▶ _Raw data_
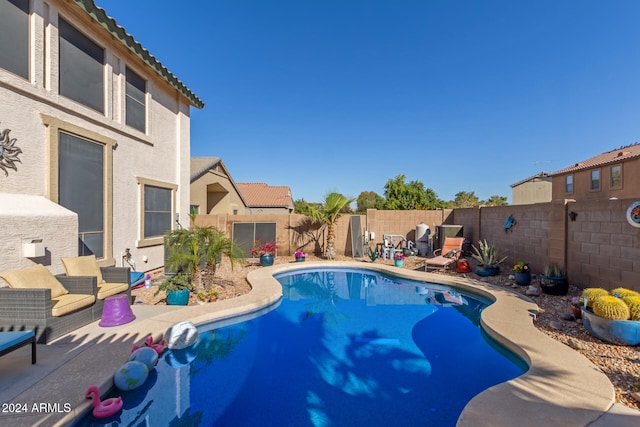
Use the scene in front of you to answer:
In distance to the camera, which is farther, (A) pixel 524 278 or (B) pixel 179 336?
(A) pixel 524 278

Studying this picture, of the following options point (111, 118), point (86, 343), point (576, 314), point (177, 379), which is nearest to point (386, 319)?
point (576, 314)

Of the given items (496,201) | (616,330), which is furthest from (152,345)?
(496,201)

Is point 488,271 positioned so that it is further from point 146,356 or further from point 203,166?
point 203,166

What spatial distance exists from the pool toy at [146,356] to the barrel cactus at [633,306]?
7.28 meters

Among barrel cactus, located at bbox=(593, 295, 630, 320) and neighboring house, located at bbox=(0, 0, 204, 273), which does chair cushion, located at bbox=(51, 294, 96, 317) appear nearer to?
neighboring house, located at bbox=(0, 0, 204, 273)

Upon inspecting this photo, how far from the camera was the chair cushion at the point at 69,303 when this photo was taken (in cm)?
442

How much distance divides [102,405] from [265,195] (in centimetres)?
2736

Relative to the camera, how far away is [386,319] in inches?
268

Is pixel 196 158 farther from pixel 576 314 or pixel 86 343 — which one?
pixel 576 314

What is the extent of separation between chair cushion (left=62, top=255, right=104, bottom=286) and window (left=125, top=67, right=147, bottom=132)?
4501mm

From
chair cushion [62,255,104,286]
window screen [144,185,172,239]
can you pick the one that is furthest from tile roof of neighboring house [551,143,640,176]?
chair cushion [62,255,104,286]

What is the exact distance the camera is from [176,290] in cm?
655

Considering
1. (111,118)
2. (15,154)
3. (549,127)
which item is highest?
(549,127)

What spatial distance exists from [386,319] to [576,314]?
366cm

▶ _Exercise prompt_
Turn the rows above into a numbered list with blank lines dropped, and leave out the picture.

▶ _Task solution_
1. Use the scene in front of you to answer:
2. In distance to the camera, which is farther, (A) pixel 524 278 or (B) pixel 179 336?
3. (A) pixel 524 278
4. Studying this picture, of the following options point (111, 118), point (86, 343), point (576, 314), point (177, 379), which is nearest to point (386, 319)?
5. point (576, 314)
6. Of the given items (496,201) | (616,330), which is furthest from (152,345)?
7. (496,201)
8. Is point 488,271 positioned so that it is further from point 146,356 or further from point 203,166?
9. point 203,166
10. What spatial distance exists from the pool toy at [146,356] to the barrel cactus at [633,306]?
11. 7.28 meters
12. Among barrel cactus, located at bbox=(593, 295, 630, 320) and neighboring house, located at bbox=(0, 0, 204, 273), which does chair cushion, located at bbox=(51, 294, 96, 317) appear nearer to?
13. neighboring house, located at bbox=(0, 0, 204, 273)
14. Upon inspecting this photo, how far from the camera was the chair cushion at the point at 69,303 when this photo was taken (in cm)?
15. 442
16. How much distance divides [102,405] from [265,195] (in centimetres)?
17. 2736
18. Relative to the camera, how far away is [386,319] in inches?
19. 268
20. Is pixel 196 158 farther from pixel 576 314 or pixel 86 343 — which one?
21. pixel 576 314
22. What is the extent of separation between chair cushion (left=62, top=255, right=104, bottom=286) and window (left=125, top=67, right=147, bottom=132)?
23. 4501mm
24. From
25. chair cushion [62,255,104,286]
26. window screen [144,185,172,239]
27. can you pick the one that is furthest from tile roof of neighboring house [551,143,640,176]?
28. chair cushion [62,255,104,286]
29. What is the exact distance the camera is from [176,290] in cm?
30. 655
31. Considering
32. 1. (111,118)
33. 2. (15,154)
34. 3. (549,127)
35. which item is highest?
36. (549,127)
37. What spatial distance exists from [386,319] to [576,314]?
38. 366cm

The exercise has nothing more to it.